### Selected text
[ broken quoting repaired]
At 4:27 PM -0700 4/12/05, George Ou wrote:
-----Original Message-----
From: asrg-bounces(_at_)ietf(_dot_)org
[mailto:asrg-bounces(_at_)ietf(_dot_)org] On Behalf Of Bill
Cole
Sent: Tuesday, April 12, 2005 3:26 PM
To: asrg(_at_)ietf(_dot_)org
Subject: RE: [Asrg] article: port 25 blocking
SPF '-all' publishing and enforcement has not proven feasible for domains
of any significant scale and/or user diversity. Without all domains
publishing '-all' record along with a large fraction of receiving systems
being willing to enforce those records, SPF use cannot reduce the utility of
port 25 blocking.
From the way you make it sound, it sounds like we will NEVER have any kind
of domain level authentication and the "from:" address will remain on the
honor system.
Yes and no. There already IS domain-level authentication for those
who want and need it and have taken the time to set it up with
domains they want to maintain reliable authentication with.
Domain-level authentication that is really trustworthy and fully
enforceable (i.e. both passing and failing are treated as
definitively meaning something) with all domains is never going to
happen. SPF has been a good demo of why it can't work. I say that as
someone who was enthusiastic and evangelistic 5 years ago about the
core concept that evolved into SPF. I was wrong. SPF and its kin are
not completely worthless, but they won't ever be a full solution to
spam.
Yahoo's DomainKeys stands a chance of being useful domain
authentication that is not onerous to set up and has different (and
less ugly) break points than SPF, but it also is not going to ever be
truly global and enforceable. Even if it were, domain authentication
is not the same thing as authorization, and it is already common for
spammers to use 'throwaway' domains in enough volume that they've
made blacklisting by authoritative nameserver a usable tactic.
Since it appears that there is no consensus for any one's
solution be it SPF enforcement or port 25 blocking, you might be right about
that so the future remains bleak.
Not at all. The present is reasonably good and the future is fairly
bright. The exceptions to that are for people who want a single magic
bullet for spam control, and particularly for people who want that
magic bullet to be their own patented idea. It is possible right now
to achieve 95% spam rejection before DATA in SMTP and 99% rejection
overall, with less than 0.01% false positives. The constraints in
which that can be done are not economically feasible for large ISP's
and might not even be possible for their sorts of very large and very
diverse mail domains.

[Source data]
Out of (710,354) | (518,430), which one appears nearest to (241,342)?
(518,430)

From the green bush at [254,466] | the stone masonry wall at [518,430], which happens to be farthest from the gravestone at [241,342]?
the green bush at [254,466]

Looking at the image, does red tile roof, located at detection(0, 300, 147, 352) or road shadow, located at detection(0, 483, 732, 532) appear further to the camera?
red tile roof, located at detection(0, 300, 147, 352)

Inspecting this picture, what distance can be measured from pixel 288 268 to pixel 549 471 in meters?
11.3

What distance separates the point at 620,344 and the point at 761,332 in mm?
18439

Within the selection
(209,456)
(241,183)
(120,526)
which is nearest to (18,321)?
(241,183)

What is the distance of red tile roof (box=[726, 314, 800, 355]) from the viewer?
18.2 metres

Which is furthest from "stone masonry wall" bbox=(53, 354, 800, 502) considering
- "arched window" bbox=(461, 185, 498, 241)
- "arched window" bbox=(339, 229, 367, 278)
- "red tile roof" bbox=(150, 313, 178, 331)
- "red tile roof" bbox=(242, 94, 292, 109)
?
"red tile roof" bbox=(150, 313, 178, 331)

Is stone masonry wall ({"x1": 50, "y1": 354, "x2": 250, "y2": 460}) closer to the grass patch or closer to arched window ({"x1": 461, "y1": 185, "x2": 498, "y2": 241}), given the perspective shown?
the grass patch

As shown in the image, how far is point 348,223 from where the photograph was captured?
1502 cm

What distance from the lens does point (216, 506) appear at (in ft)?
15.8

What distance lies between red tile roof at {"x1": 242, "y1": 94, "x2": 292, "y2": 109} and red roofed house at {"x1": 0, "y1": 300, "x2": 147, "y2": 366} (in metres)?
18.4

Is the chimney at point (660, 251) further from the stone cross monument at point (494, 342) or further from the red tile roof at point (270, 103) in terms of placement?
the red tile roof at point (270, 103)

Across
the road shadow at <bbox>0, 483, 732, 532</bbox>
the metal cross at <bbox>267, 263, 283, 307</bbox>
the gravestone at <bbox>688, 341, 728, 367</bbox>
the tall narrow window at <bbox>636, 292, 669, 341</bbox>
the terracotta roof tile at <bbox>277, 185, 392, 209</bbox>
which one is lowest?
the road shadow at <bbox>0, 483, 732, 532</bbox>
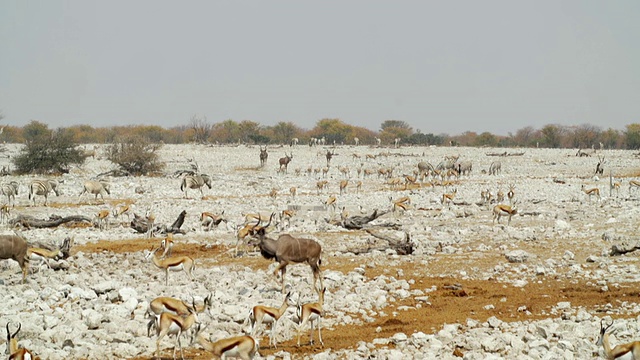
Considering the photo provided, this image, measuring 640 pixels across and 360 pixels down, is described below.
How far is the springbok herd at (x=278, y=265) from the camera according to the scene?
8.67 metres

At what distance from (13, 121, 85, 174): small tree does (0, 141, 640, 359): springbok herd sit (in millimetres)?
2307

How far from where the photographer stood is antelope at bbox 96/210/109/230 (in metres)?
19.6

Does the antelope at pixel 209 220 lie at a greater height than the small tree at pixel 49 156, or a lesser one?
lesser

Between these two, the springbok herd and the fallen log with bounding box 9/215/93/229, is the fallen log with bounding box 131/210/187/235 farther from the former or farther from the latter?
the fallen log with bounding box 9/215/93/229

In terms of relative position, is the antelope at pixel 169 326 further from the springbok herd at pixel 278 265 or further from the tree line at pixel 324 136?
the tree line at pixel 324 136

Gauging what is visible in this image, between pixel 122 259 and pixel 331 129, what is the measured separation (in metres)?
82.5

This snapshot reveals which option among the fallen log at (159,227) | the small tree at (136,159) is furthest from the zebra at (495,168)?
the fallen log at (159,227)

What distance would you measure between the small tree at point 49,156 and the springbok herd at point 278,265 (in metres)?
2.31

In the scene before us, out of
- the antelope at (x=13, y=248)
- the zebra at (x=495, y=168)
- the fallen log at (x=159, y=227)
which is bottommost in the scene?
the fallen log at (x=159, y=227)

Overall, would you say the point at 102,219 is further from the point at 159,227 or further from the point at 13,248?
the point at 13,248

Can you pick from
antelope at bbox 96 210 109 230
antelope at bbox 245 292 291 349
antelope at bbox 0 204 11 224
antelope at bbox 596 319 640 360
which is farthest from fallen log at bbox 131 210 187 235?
antelope at bbox 596 319 640 360

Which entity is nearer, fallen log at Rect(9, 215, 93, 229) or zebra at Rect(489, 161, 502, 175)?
fallen log at Rect(9, 215, 93, 229)

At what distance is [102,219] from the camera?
20703 millimetres

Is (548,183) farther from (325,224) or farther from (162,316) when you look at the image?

### Stated exercise 1
List every percentage figure that appears in the email on SPF and port 25 blocking.
### Stated exercise 2
Please retype the email on SPF and port 25 blocking from "Yahoo's DomainKeys stands" up to and including "a usable tactic.".

### Written response 1
95%, 99%, 0.01%

### Written response 2
Yahoo's DomainKeys stands a chance of being useful domain
authentication that is not onerous to set up and has different (and
less ugly) break points than SPF, but it also is not going to ever be
truly global and enforceable. Even if it were, domain authentication
is not the same thing as authorization, and it is already common for
spammers to use 'throwaway' domains in enough volume that they've
made blacklisting by authoritative nameserver a usable tactic.